Your instructions ::
Copy the data that appears below exactly. Drop the pictures.

◆ ◆ ◆ ◆ ◆

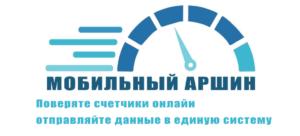 Современные технологии на службе ГК ЖКХ-СЕРВИС
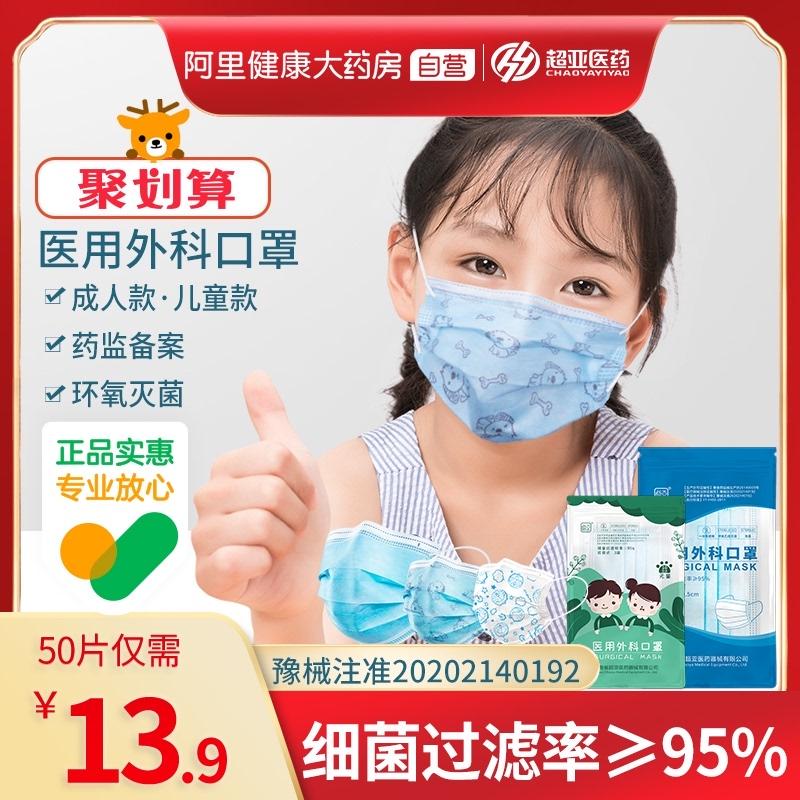 Super sub medical surgical mask for children disposable three-layer medical surgical mask for children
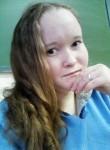 Лилия, 18 лет, Буинск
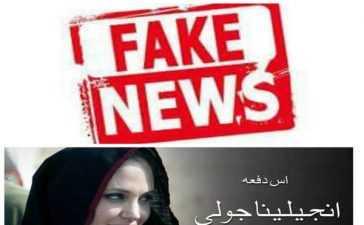 fake_news_600x480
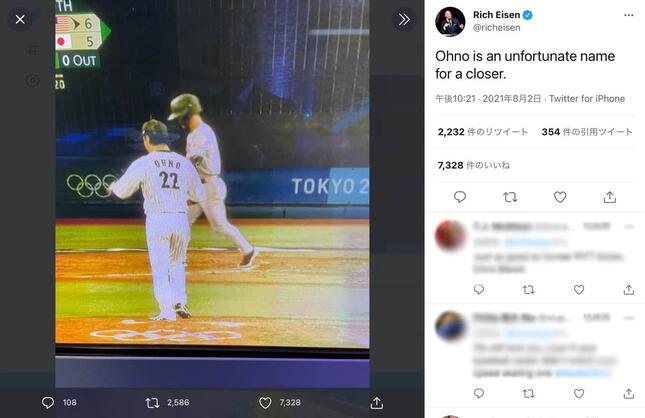 「不吉なクローザーの名前だ」大野投手のユニフォームに注目したエイセン氏(エイセン氏のツイートより)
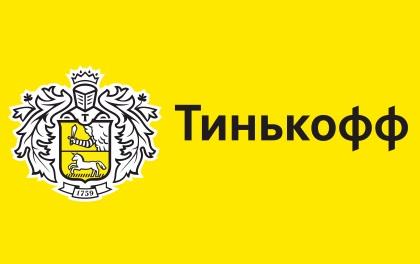 Кредит под залог квартиры Тинькофф Банк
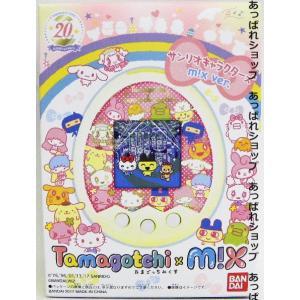 Tamagotchi  m!x  サンリオキャラクターズm!...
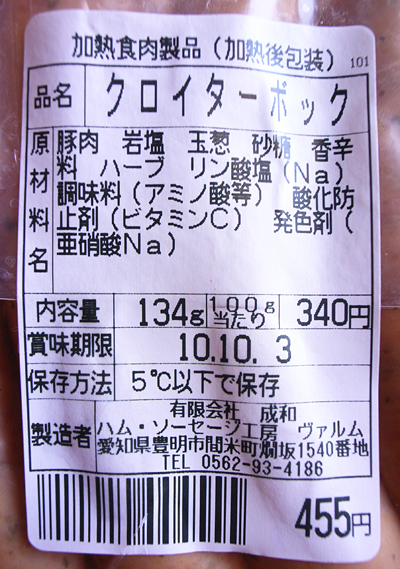 warm201092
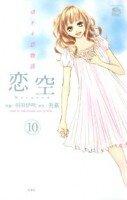 Koizora-10-Futabasha_m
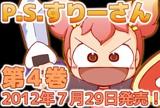P.S.すりーさん公式サイト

◆ ◆ ◆ ◆ ◆

Answer to this task ::
 Современные технологии на службе ГК ЖКХ-СЕРВИС
 Super sub medical surgical mask for children disposable three-layer medical surgical mask for children
 Лилия, 18 лет, Буинск
 fake_news_600x480
 「不吉なクローザーの名前だ」大野投手のユニフォームに注目したエイセン氏(エイセン氏のツイートより)
 Кредит под залог квартиры Тинькофф Банк
 Tamagotchi  m!x  サンリオキャラクターズm!...
 warm201092
 Koizora-10-Futabasha_m
P.S.すりーさん公式サイト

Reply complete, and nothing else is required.